Route the new wires along the firewall and find a suitable entry point into the driver/passenger compartment through an existing grommet or drill a new hole. ( I gave up looking for an existing entry point after two hours searching and drilled a new 7/16" hole through the firewall about 5 inches left of the brake booster near the tunnel for the steering shaft ) There is not much room for an electric drill with a standard length bit anywhere near this area. Be very cautious - I removed the lower plastics for the driver's dash area below the steering wheel and studied where a sharp drill bit entering the enclosed area was least likely to damage anything including wiring harnesses ,AC/heater lines, etc before I proceeded.






The next step is to find a good source of power to operate the windows. I chose to tap into the heaviest red wire supplying constant 12V to the light switch just beside the instrument panel fuse cover. There are also several large screws that mount the instrument panel to the body nearby. I used one screw for a ground wire. I also added a 20 amp fuse and holder to the power wire. You need to divide the power to run to two separate 5 pin power window style switches. The 5 pin switches I purchased for roughly $6 each required spade type connectors to be crimped on the wires ( you can also use 6 pin but any switch less than 5 pins will not work for reversing polarity )... generally center pin or pin #3 on each switch


The ground needs to run to 2 locations on each switch so however you do that is your choice but generally Pin 2 and 4 using spade connectors.
====================
→ **Aim of the exercise**
Quote the wiring instructions from "Route the new" to "before I proceeded.". The material that comes next has no connection to the wiring instructions.

→ **Collected material**
====================
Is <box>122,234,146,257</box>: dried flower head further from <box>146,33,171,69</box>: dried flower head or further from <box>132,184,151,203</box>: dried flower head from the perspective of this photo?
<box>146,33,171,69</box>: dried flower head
====================
→ **Reply**
Route the new wires along the firewall and find a suitable entry point into the driver/passenger compartment through an existing grommet or drill a new hole. ( I gave up looking for an existing entry point after two hours searching and drilled a new 7/16" hole through the firewall about 5 inches left of the brake booster near the tunnel for the steering shaft ) There is not much room for an electric drill with a standard length bit anywhere near this area. Be very cautious - I removed the lower plastics for the driver's dash area below the steering wheel and studied where a sharp drill bit entering the enclosed area was least likely to damage anything including wiring harnesses ,AC/heater lines, etc before I proceeded.